PASSAGE PROVIDED:
--- START ---
Of course everyone who goes that far ends up building a second one (or third, or fourth) because they feel like they've learned so much making the first one.
posted by Kid Charlemagne at 12:07 PM on February 23, 2010


See also:
http://www.rap-man.com/index.asp
http://bitsfrombytes.com/
http://www.multistation.com/fr/spip.php?article537
http://fabathome.org
...
and probably some others I'm forgetting or haven't noticed yet.
posted by sebastienbailard at 12:13 PM on February 23, 2010


So some sort of rod or fiber injection would be necessary to make this concept work on a smaller scale as well.

One of the transit stations in Calgary used an interesting version of this idea. I found this with a quick look on the interwebs. Something about massively thin, and curved, concrete.
posted by LD Feral at 2:31 PM on February 23, 2010


"This is actually the thing that leaves me scratching my head. These kinds of revolutions don't come for free; my gut has often been wrong, but right now it's telling me that the per-unit energy and materials cost of a part will be MUCH much higher with this approach."

Could be. Thing is the cost of the materials and energy input in something, say a coffee cup, isn't reflected much in the price. A regular restaurant grade coffee cup starts at around $0.50 each when you buy a gross or two at a time. Fancier cups can easily cost an order of magnitude more. The material and energy costs are roughly the same.

Custom anything is the real power of these technologies. Maybe I want a 7oz cup that is the same width as a 10oz just 30% shorter or a cup in the shape of Florida or a coffee cup that is truncated cone shape (great for drafting board work). Can't buy it anywhere so just crank one out in the shop. Being able to make something that isn't available from an efficient, mass market producer is extremely satisfying.
posted by Mitheral at 4:39 PM on February 23, 2010


See also Shapeways, sort of a cross between 3D printing & Etsy.
posted by yoga at 5:19 PM on February 23, 2010


I suspect that there will not be a revolution of home manufacturing. The economies of scale will favor a large scale manufacturer buying arrays of devices, locating facilities near cheap power, and proximity to raw materials (thereby getting economies of scale). They will ship these devices to you from regional production centers optimized to balance transport costs vs. production costs.
I do think there will be a surge in variety and customization. When you can download your 3-d model, plug in a few simple options and get something totally custom shipped to your door in 48 hours form a 3-d printing facility that will be pretty amazing.

I think this is about 1978 right now in terms of 3-D printing compared to the PC revolution. Out somewhere right now is another Bill Gates dropping out of college to go build something on makerbot using blender.
posted by humanfont at 6:23 PM on February 23, 2010


there are additive and subtractive 3d printers. Subtractive is also called CNC, though that usally means an expensive high precision industrial gizmo
Build your own
or buy one
or a smaller one

The current issue of Make magazine (sorry, the digital edition is behind a paywall) is all about this.
--- END ---
Saved entries
--- START ---
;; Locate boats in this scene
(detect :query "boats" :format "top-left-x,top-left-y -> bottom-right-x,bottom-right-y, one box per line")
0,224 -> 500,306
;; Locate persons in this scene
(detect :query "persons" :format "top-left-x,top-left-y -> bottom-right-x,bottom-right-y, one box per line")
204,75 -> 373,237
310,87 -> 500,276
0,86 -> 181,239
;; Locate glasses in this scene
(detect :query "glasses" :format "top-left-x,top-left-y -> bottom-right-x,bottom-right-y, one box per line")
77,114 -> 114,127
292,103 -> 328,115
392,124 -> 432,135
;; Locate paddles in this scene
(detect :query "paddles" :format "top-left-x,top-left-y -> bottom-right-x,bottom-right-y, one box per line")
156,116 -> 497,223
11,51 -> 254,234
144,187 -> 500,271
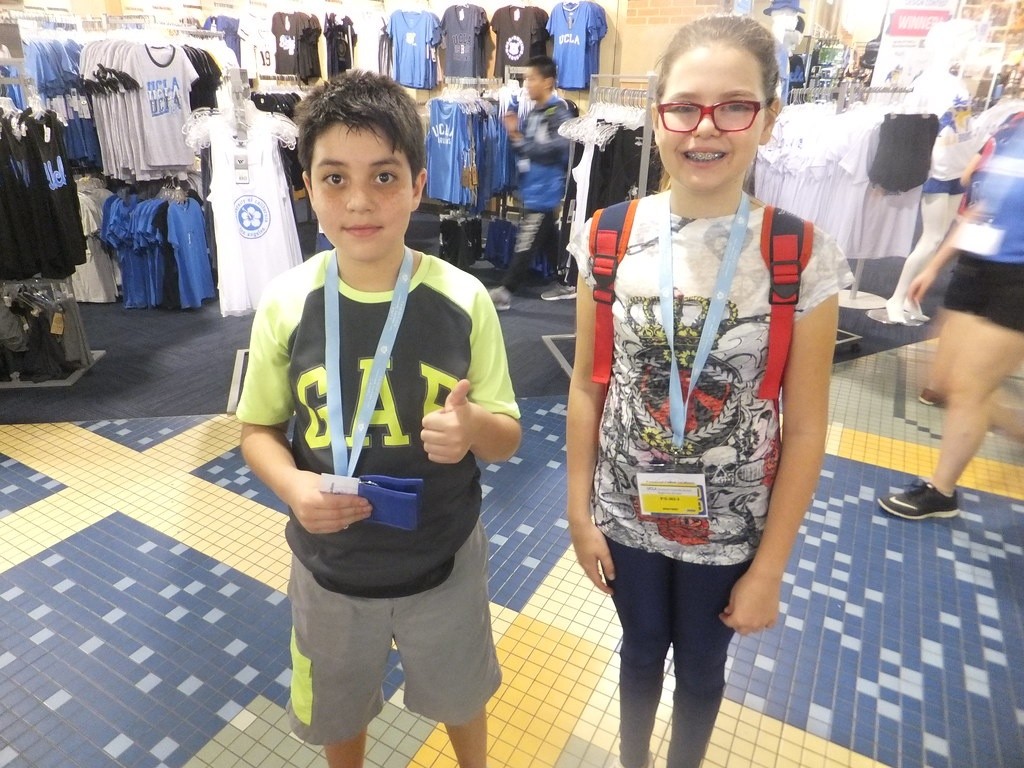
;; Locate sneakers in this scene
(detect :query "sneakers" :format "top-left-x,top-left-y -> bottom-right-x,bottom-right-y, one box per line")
877,479 -> 961,520
541,281 -> 578,301
487,287 -> 512,310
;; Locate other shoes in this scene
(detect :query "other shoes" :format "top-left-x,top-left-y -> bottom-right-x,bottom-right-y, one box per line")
918,388 -> 951,406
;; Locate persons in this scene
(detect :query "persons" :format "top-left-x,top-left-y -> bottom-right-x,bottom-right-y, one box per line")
233,69 -> 523,768
488,55 -> 579,311
877,107 -> 1024,521
887,96 -> 987,326
567,15 -> 855,768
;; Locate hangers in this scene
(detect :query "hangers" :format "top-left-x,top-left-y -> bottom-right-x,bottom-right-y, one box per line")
0,10 -> 307,207
0,279 -> 62,316
425,76 -> 649,152
785,87 -> 909,111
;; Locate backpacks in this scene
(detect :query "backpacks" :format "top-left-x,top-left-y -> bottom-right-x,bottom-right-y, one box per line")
525,99 -> 586,170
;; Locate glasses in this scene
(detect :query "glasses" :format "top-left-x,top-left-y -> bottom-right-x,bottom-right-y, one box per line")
657,100 -> 771,132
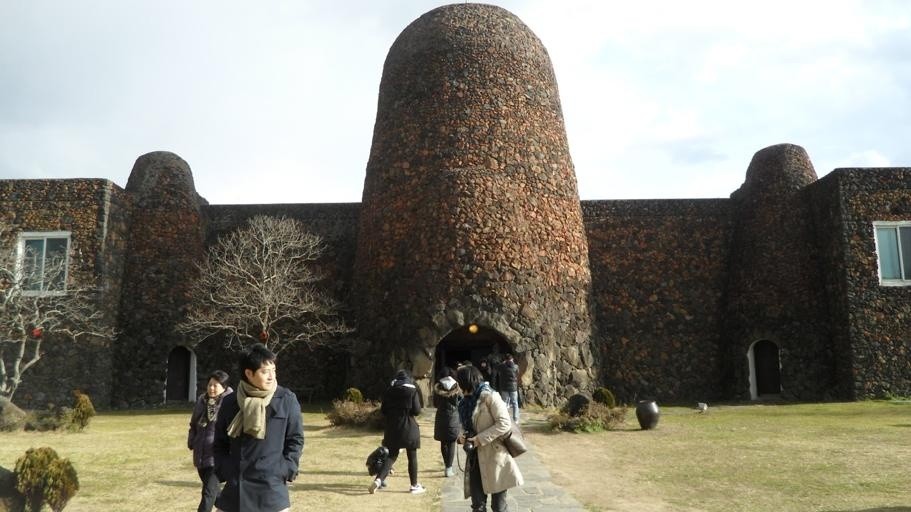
--- END ---
PROMPT: Output the part of the 3D printing thread that starts with "there are additive" and goes on through "all about this.", copied word for word. The listing has no connection to the 3D printing thread.

RESPONSE AREA:
there are additive and subtractive 3d printers. Subtractive is also called CNC, though that usally means an expensive high precision industrial gizmo
Build your own
or buy one
or a smaller one

The current issue of Make magazine (sorry, the digital edition is behind a paywall) is all about this.